İSLAM FEDAİSİ, ZÜBEYR GÜNDÜZALP

Zübeyr Gündüzalp, 1920 senesinde Konya’nın Ermenek ilçesinde dünyaya gelmiştir. Asıl adı Ziver olup Üstad, Zübeyr bin Avvam Hazretlerine atfen ismini Zübeyr olarak değiştirmiş ve bu isimle tanınmıştır. İlköğretimini Ermenek’te yaptıktan sonra ortaokulu Silifke’de okuyup bitirmiştir. Balıkesir’in Susurluk kazasında askerlik vazifesinden sonra, Ermenek’te ve Konya’da Posta telgraf muhabere memuru olarak çalışmıştır. Konya’da bulunduğu sıralarda Nurlarla tanışmış ve ömrünün sonuna kadar iman hizmetini en güzel şekilde ifa etmiştir.

Mehmed Zübeyr Gündüzalp; ateşin bakışlı bahadır bir İslâm fedâisi, Konya, Akşehir, İslahiye ve Urfa’ya gitmiş, buralarda yaşamış, büyük hizmetler yapmış, daha sonraları Isparta’ta ve Emirdağ’ında iman hizmetini sürdürmüştü. Üstadımızın âhirete teşrifinden sonra Urfa’da kalmıştı. 27 Mayıs’tan sonra mecburen çıkarıldığı Urfa’dan Ankara’ya gitmiş, sonra Eskişehir’e bilahare hayatının son yıllarını İstanbul’da geçirmişti. Yavuz bakışlı, çelik iradeli, bu aziz zat, hayatının baharında bütün varlığıyla, bütün benliği ile Kur’ân’ın hizmetine koşmuştu. Nur yolunun dertlisi ve kara sevdalısı olmuştu.

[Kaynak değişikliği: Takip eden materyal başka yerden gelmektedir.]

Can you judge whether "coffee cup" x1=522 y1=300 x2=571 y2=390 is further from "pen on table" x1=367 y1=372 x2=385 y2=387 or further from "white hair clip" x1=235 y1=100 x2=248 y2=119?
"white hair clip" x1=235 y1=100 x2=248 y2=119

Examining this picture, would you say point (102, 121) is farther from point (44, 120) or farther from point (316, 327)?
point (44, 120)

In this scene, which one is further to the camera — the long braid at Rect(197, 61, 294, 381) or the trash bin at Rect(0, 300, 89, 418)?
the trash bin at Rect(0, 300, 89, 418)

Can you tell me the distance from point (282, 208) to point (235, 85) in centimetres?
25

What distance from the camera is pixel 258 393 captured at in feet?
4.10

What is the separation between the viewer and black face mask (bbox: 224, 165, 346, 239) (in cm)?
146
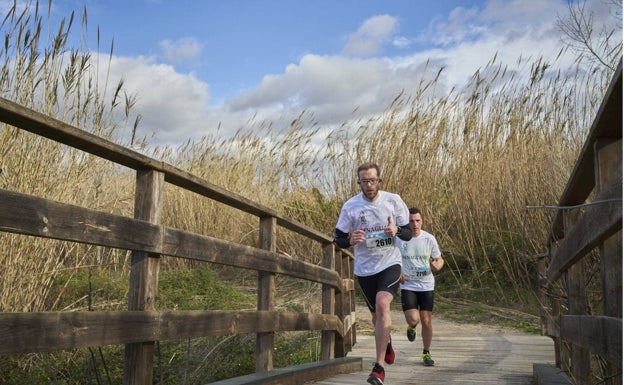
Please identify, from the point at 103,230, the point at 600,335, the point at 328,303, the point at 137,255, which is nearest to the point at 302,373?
the point at 328,303

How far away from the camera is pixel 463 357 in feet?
26.3

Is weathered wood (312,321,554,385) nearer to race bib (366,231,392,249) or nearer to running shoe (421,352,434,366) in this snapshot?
running shoe (421,352,434,366)

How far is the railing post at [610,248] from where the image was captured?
2947 millimetres

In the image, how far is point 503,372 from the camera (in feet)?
22.2

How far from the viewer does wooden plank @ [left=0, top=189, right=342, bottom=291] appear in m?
2.68

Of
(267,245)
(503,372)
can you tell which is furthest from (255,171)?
(267,245)

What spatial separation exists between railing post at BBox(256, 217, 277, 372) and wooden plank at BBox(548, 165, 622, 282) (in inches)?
78.6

Hayatı İslâmın dert ve çilesi ile geçmiş, davası yolunda birçok meşakkatler çekmişti. Meşakkatler karşısında yılmayan bir kimseydi. Kur’ân davasına bağlılığın canlı açık bir timsâli, sıddıkıyetin eşsiz bir ferdiydi. “Anam, babam ve nefsim sana feda olsun Ya Resulallah!” diyen Sahabilerin bu asırda fedakâr bir varisi, onlar gibi herşeyini Resulullahın nuruna ve bu nurun yayılmasına hizmet için fedâ eden, bir İslam kahramanı idi.

Gençliğinin baharını, hayatının en güzel zamanlarını, sıhhatini, varını, yoğunu, hülasa herşeyini bir İslâm dertlisinin derdine fedâ etmişti. Üstadını ilk defa 1946’da Emirdağ’da ziyaret etmiş. İlk ziyaretinde heyecandan tir tir titriyor ve mütemadiyen gözyaşlarını tutamayarak ağlıyormuş. Üstad, “Keçeli, neden ağlıyorsun?” diye onu bağrına basıp dua etmiş. Üstadının ikazı üzerine dışarı çıkıp yüzünü gözünü yıkamış tekrar Üstadın huzuruna kabul edilmiş. Ayrılık zamanı gelince Zübeyr Gündüzalp, Üstadına, “Memuriyetten ayrılıp, yanınızda hizmet etmek istiyorum” demiş, Bediüzzaman, bu fedakârlığa çok memnun olmuş; cevaben, “Vazifene devam et, Konya’da daha çok hizmet edersin. İnşaallah, ileride alırım seni yanıma” demiş.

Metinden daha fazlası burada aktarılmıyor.